Republican opposition to Trump deepens divisions in party

Party’s 2012 nominee plans to lay out case against billionaire in speech today

Republican presidential candidate Donald Trump speaking on “Super Tuesday” night in Palm Beach, Florida. Photograph: AP Photo/Andrew Harnik

Former Republican presidential nominee Mitt Romney will deliver a speech today laying out his case against Donald Trump, despite the billionaire's sweep of seven states in the "Super Tuesday" ballots.

Stepping up efforts by the Republican establishment to block the brash businessman from standing as the party’s candidate in the November presidential election, Mr Romney plans to give full voice to the fears of party elders over Mr Trump’s insurgent candidacy.

After 15 state nominating contests in the US presidential race, the New York property mogul has won 10 and taken almost half of the party delegates who will formally pick the party nominee in July.

The meteoric rise of an outsider to lead the Republican race on a wave of anger against the party’s politicians in Washington threatens to fracture the party as Mr Romney escalates his attempts to derail Mr Trump and the businessman’s rivals struggle to challenge him.


Potential bombshells

Mr Romney has trolled the Republican front-runner in recent days, suggesting there are “bombshells” in his undisclosed tax returns. He also pointed to an off-the-record interview Mr Trump gave to the

New York Times

editorial board in which he has supposedly promised to soften his plan to deport 11 million illegal immigrants in the US.

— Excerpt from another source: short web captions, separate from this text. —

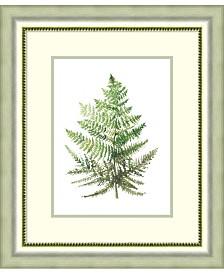 Amanti Art Wild Greens I Framed Art Print
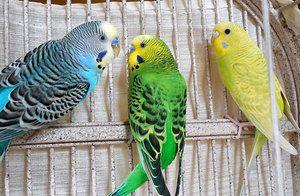 Papagalii înfloriți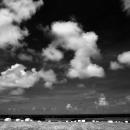 ロールベールラップサイロのある風景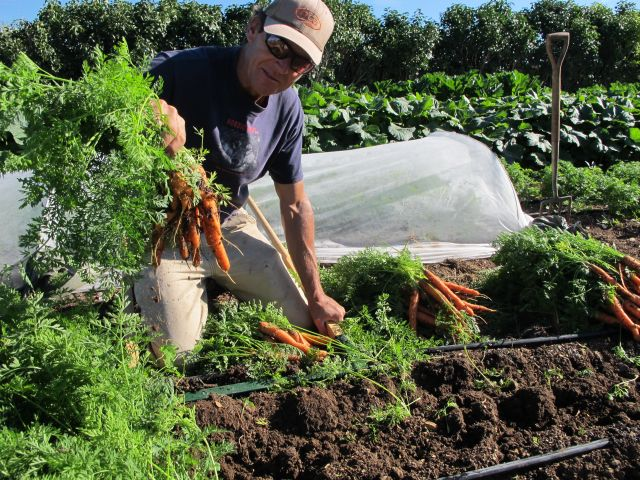 Pastured Poultry and Garden/CSA Manager Jobs in Colorado | Beginning ...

On Monday, he chided Mr Trump for refusing to denounce an endorsement from former Ku Klux Klan grand wizard David Duke, describing his remarks on Sunday as "disqualifying and disgusting".

The former nominee has been joined by his 2012 running mate Paul Ryan, a Republican congressional leader and speaker of the House of Representatives, in attacking Mr Trump in recent days, opening a gulf in the party that could pit the leadership against many voters.

Expressing concern about the unusual level of internal turmoil, Minnesota's former Republican governor Tim Pawlenty described this moment as "an inflection point" in the 2016 race and the party, saying the chasm "could test the outer limits" of traditional divisions.

"If the Republican Party were an airplane and you're looking out the window, you'd see some pieces of the surface flying off and you'd be wondering whether the engine or a wing is next," said Mr Pawlenty who ran for president in 2012.

The internal strife over Mr Trump has bubbled up as the businessman swept the southern states of Alabama, Arkansas, Georgia, Tennessee and Virginia, and two northeastern states, Massachusetts and Vermont. The wins reflect his growing popularity among Republicans seeking a non-politician to lead them in November.

“We have a country that’s in big trouble,” he said at a victory press conference in Palm Beach on Tuesday night. “Our infrastructure is going to hell. The middle class has been forgotten in this country.”

Mr Trump's closest rival, Senator Ted Cruz, won his home state of Texas and neighbouring Oklahoma but couldn't sustain an expected southern firewall against him as Mr Trump won five southern states.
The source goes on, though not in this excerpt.